While looking through some of my early writing, trying to find something for Memoir Monday, I found this short piece that I thought you might like. I have many more about this topic I could share, if there is enough interest.
Smart, Smarting, Smarter
A few years ago, with a need to fill a void left by the passing of my life partner, I stepped out of my comfort zone and joined the game of online dating. It’s an addictive pastime that brings with it the desperate urge to turn on the computer to check e-mail messages the minute you walk through the door, no matter how tired you are or how stressful a day it’s been.
On one such day, a month or so after my initiation, I received a message from “Wayne”, in Sarnia. I lived in Kingston at the time, a four or five-hour drive away. The geographical distance between us gave me a moment’s hesitation, but being a curious sort who’d rather not close a door without first investigating what’s behind it, I responded. He asked me to add him to my messaging contact list, and I obliged. From then on, every time I logged onto my computer, there was Wayne, looking for me! If I wasn’t online, he sent me e-mail. For a full week, fingers flew across the keyboards several times a day in an exchange of lengthy chats and e-mails. Excitement began to build. We compared all of our likes and dislikes, our visions and desires for a future relationship, our personal values. I wasn’t ready to throw caution to the wind just yet, but if he was being truthful, there seemed to be emerging a strong foundation for further development. He revealed that he’d been married twice before and shared his story of how both wives had taken advantage of his generous nature. I sympathized with him, but also recognized a possible red flag. He was quick to dismiss my concerns about the geographical distance between us. Distance could be overcome and worth the effort if it meant finding your soul mate; we could meet in Toronto since he was there twice a month on business; he could meet me at the bus station if I didn’t want to drive. By the end of the week Wayne was certain that he was ready to meet me, and the sooner the better it seemed. I was convinced to give it a try. We talked about possible dates.
Then the penny dropped.
Wayne’s profile included a picture; mine did not. Although I’ve been told that I’m an attractive woman, I’m not very photogenic. I had already discovered that sharing my not-very-flattering images too early could bring the “dating” to an abrupt end. However, Wayne kept urging me to send him a picture, since I knew what he looked like while he had only my written description. I finally gave in. Not happy with any photos in my file, I chose one randomly, attached it to an e-mail, and hit SEND. Almost immediately I had a stinging response.

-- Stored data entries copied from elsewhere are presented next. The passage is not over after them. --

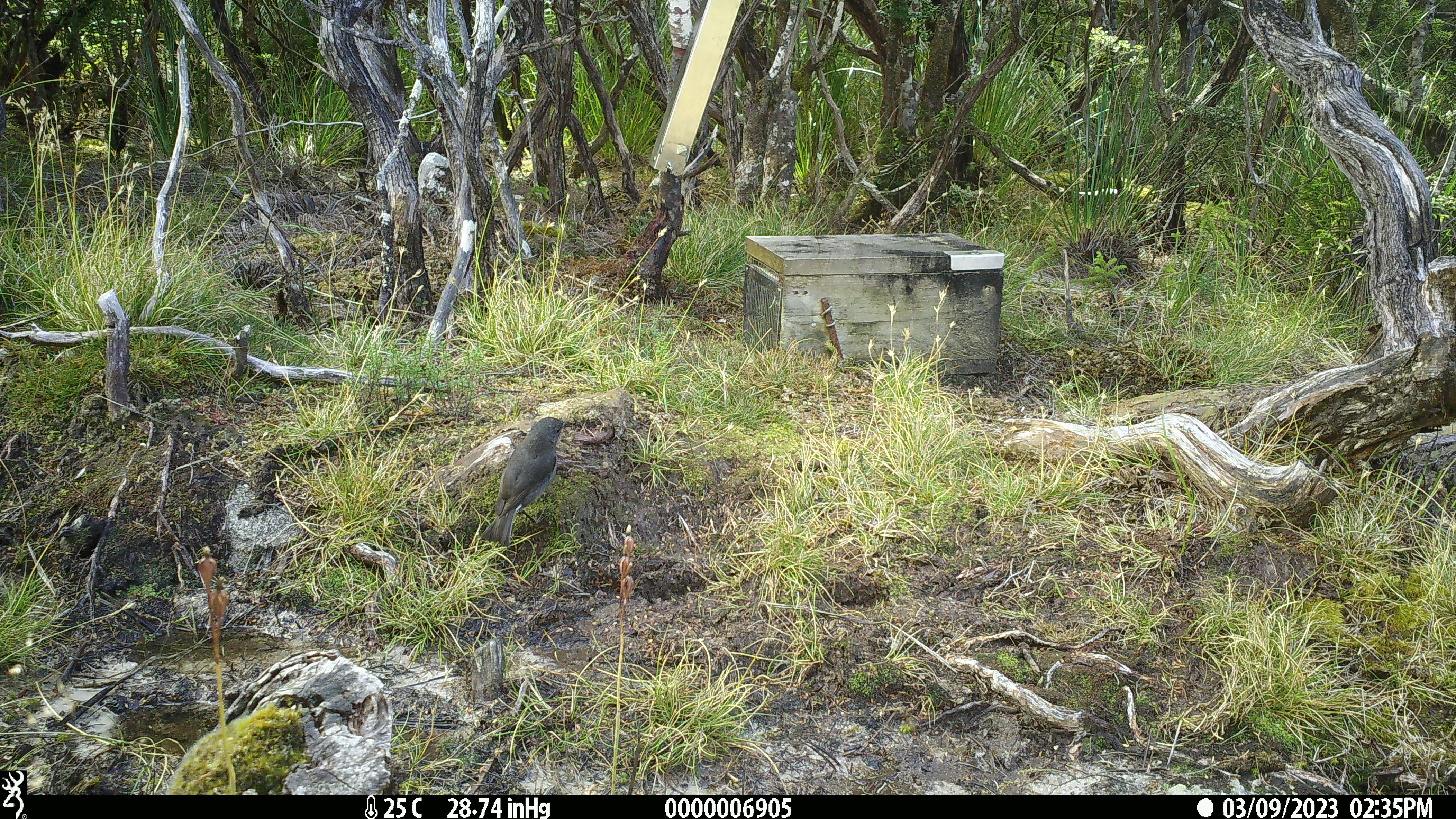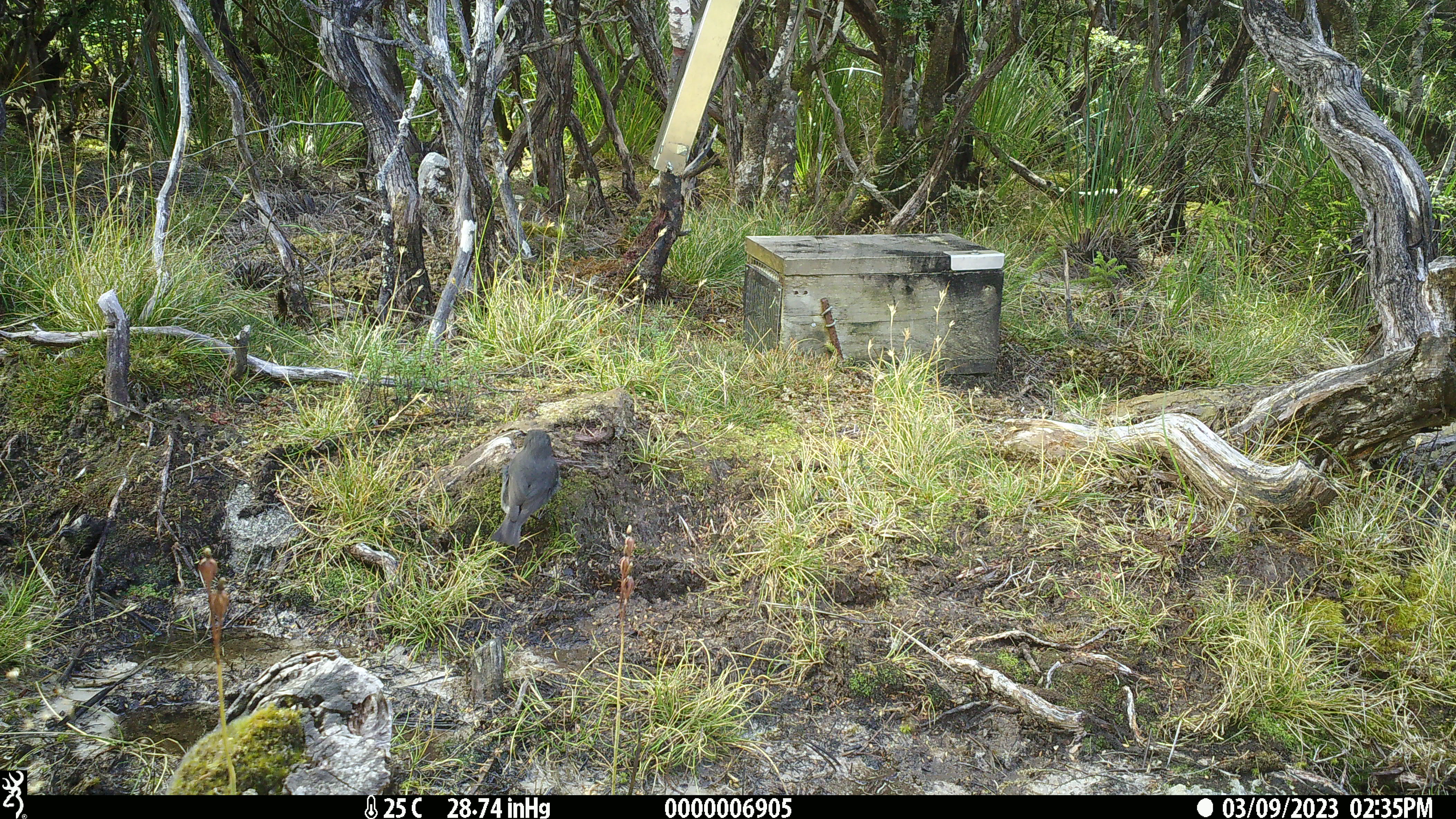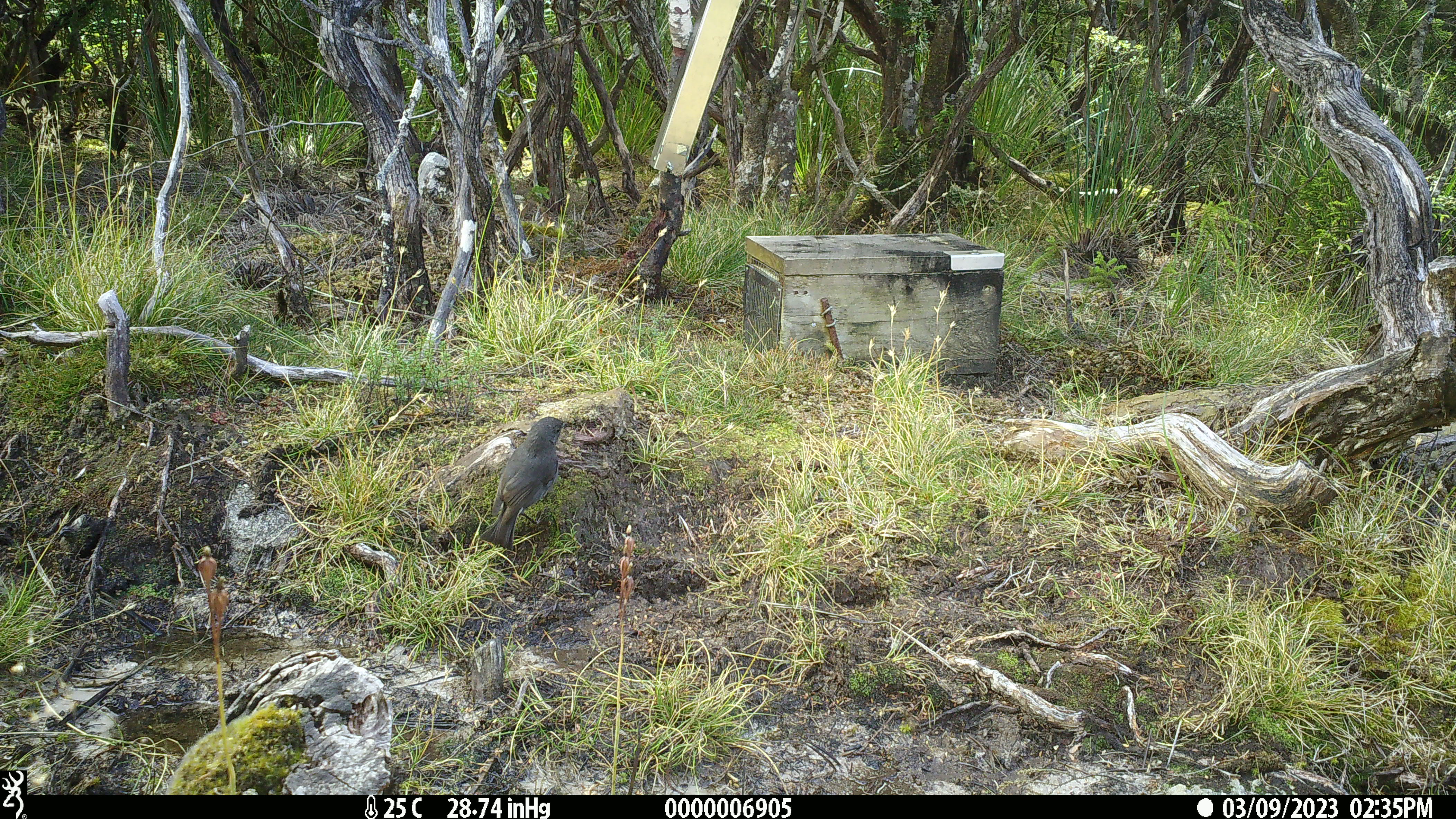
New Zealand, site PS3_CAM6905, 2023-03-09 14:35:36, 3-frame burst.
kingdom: Animalia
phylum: Chordata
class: Aves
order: Passeriformes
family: Petroicidae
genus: Petroica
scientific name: Petroica australis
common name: new zealand robin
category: robin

“Thanks for the picture. Unfortunately it didn’t give me that I want to meet her kind of feeling. Good luck in your search”.
This ouch would have sent me spiraling into depression and self-doubt a few months ago, but now, after shaking off the shock, I chuckled to myself and added him to my growing list of “jerks”. If I’d judged him solely on his photo, I never would have responded to his first message.
I was finally beginning to see how fickle some men could be. Obviously I was better off without this one and I was thankful that I hadn’t wasted a trip to Toronto.